US coffee futures sprinted more than 2 percent to a three-week high on Wednesday, bolstered by speculative fund buying and a lack of strong producer selling from arabica-rich Brazil, traders said.
The most-active December arabica coffee contract jumped 2.10 cents or 2.7 percent to settle at 77.90 cents a pound on the New York Board of Trade, after trading from 76.30 to 78.90 cents.
It was the December delivery's loftiest settlement since October 7, when it closed at 78.15 cents.
"As the market traded above 78 cents, we started to see some selling out of Brazil," a trader said.
Among distant futures, March 2005 rose 2.05 cents to 80.90 cents and the rest climbed 2.05 to 2.10 cents.

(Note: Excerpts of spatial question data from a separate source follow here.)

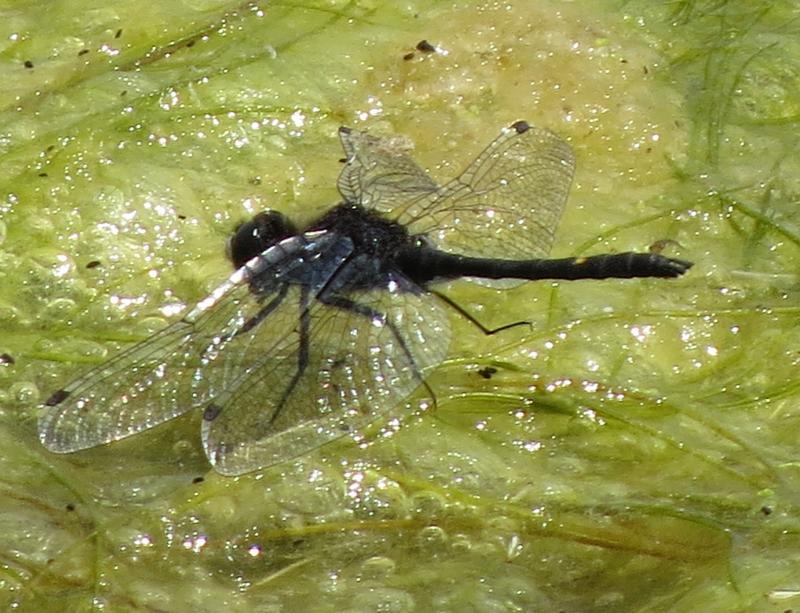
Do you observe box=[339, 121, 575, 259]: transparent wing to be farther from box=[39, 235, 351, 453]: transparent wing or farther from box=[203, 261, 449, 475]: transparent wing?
box=[39, 235, 351, 453]: transparent wing

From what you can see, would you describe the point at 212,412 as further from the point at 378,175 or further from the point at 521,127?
the point at 521,127

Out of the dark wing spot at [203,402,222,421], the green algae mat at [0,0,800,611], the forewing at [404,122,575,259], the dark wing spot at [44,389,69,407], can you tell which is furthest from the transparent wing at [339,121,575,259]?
the dark wing spot at [44,389,69,407]

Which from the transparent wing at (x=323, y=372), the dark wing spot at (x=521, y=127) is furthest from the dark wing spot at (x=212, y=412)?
the dark wing spot at (x=521, y=127)

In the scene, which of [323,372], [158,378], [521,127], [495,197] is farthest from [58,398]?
[521,127]

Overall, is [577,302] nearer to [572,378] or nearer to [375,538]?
[572,378]

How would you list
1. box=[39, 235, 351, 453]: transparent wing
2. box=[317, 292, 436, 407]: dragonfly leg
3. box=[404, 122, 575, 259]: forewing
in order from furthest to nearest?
box=[404, 122, 575, 259]: forewing → box=[317, 292, 436, 407]: dragonfly leg → box=[39, 235, 351, 453]: transparent wing

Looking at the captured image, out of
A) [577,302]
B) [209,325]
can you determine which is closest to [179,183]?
[209,325]

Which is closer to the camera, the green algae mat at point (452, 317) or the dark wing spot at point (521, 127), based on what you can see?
the green algae mat at point (452, 317)

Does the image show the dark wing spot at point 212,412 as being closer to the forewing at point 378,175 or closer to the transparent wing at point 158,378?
the transparent wing at point 158,378
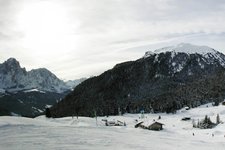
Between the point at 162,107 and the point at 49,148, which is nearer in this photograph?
the point at 49,148

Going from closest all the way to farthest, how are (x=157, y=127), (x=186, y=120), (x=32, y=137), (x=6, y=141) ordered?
1. (x=6, y=141)
2. (x=32, y=137)
3. (x=157, y=127)
4. (x=186, y=120)

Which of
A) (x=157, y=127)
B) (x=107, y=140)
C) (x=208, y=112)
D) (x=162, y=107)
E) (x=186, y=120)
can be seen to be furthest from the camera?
(x=162, y=107)

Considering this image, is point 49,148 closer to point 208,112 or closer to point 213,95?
point 208,112

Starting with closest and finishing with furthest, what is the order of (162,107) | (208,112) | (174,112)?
(208,112) → (174,112) → (162,107)

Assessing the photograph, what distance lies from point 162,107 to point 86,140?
158 metres

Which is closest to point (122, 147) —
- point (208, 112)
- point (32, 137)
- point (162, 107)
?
point (32, 137)

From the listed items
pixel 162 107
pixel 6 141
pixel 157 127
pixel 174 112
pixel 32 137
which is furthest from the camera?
pixel 162 107

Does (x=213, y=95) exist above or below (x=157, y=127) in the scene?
above

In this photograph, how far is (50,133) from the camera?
39.0m

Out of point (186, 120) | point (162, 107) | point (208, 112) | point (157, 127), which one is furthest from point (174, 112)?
point (157, 127)

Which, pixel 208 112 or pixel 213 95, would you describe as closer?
pixel 208 112

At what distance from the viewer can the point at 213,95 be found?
19625 cm

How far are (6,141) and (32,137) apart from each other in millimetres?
3480

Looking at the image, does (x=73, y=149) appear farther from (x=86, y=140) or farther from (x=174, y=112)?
(x=174, y=112)
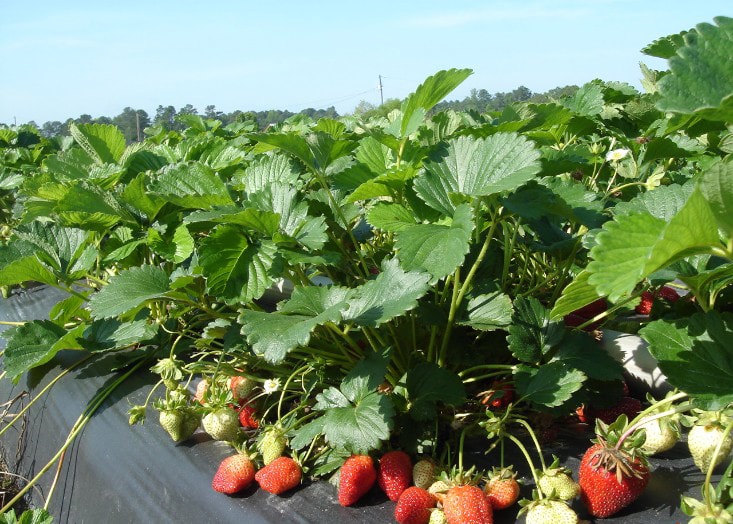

Traders and analysts attributed the rally in part to firmness in top grower Brazil's cash differentials, which are priced either at a premium or discount against NYBOT's "C" futures contract, depending on the quality of bean.
"Differentials are holding firm even though there was a lot of rain in Brazil," said Judy Ganes of J Ganes Consulting. "The reality is that it (rainfall) didn't do much for the crop, except to help it from deteriorating further," she said.
Recent rainfall in Brazil has helped tree flowering for next year's crop and eased some concerns about a successful flowering.
Still, at least two industry reports over the past two months said Brazil's 2005/06 output will be reduced by factors ranging from abnormal weather in the year and increased pruning and stumping of older trees.
Weather service Meteorlogix predicted more rainfall in Brazil's coffee belt next week, following mostly dry conditions from tomorrow through on Sunday. "Right now Brazil is in the midst of rain in the north, but it is questionable as to whether we will see follow-up rain for an ideal flowering situation," a trader said.
NYBOT estimated volume for coffee futures reached 18,714 lots, compared with the previous count of 7,588 lots. Coffee call options fetched 6,448 lots while puts hit 3,280 lots.
NYBOT open interest in the coffee market rose 791 lots to 71,953 lots as of October 26.
Technically, traders put support for the December delivery at 75 cents and then at 74.50 cents, with resistance at 78.90 cents and then at 79 to 79.35 cents.